#### EXERCISE
Reproduce everything from the line containing "Of pixel 65" down to the end of the material, keeping the wording unchanged except for one edit: add 125 to every number in the answers, both the pixel coordinates and the distance value.

#### INPUT

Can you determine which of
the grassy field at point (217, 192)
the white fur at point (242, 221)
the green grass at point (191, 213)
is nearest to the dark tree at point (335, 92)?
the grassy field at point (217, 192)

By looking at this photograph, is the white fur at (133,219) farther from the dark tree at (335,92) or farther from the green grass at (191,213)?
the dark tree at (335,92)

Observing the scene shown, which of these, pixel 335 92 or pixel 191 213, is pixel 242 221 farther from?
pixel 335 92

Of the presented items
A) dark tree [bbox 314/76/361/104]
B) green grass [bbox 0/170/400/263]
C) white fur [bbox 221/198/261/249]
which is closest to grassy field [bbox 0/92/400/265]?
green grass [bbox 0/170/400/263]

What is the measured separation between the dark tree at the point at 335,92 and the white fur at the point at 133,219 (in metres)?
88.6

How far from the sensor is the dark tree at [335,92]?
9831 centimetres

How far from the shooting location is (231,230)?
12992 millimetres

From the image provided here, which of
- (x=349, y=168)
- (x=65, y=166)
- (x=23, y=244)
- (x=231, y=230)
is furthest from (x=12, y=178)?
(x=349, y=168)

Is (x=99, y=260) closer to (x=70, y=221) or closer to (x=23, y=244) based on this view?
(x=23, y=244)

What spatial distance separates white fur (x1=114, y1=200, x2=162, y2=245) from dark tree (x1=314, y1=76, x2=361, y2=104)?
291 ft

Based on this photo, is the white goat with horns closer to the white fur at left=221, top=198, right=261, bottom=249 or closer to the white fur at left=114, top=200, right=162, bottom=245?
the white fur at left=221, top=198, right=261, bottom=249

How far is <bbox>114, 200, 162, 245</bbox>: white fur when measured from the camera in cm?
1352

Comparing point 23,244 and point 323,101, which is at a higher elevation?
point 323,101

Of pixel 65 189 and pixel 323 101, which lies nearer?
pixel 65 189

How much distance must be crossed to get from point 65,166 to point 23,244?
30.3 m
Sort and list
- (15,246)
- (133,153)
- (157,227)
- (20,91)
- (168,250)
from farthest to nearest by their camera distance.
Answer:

#### RESPONSE TO THIS TASK
Of pixel 65 189 and pixel 323 101, which lies nearer?
pixel 190 314

How much distance must be crossed to get from point 65,166 to point 23,244?
155.3 m
Sort and list
- (15,246)
- (133,153)
- (157,227)
- (20,91)
- (168,250)
from farthest to nearest by their camera distance.
Answer:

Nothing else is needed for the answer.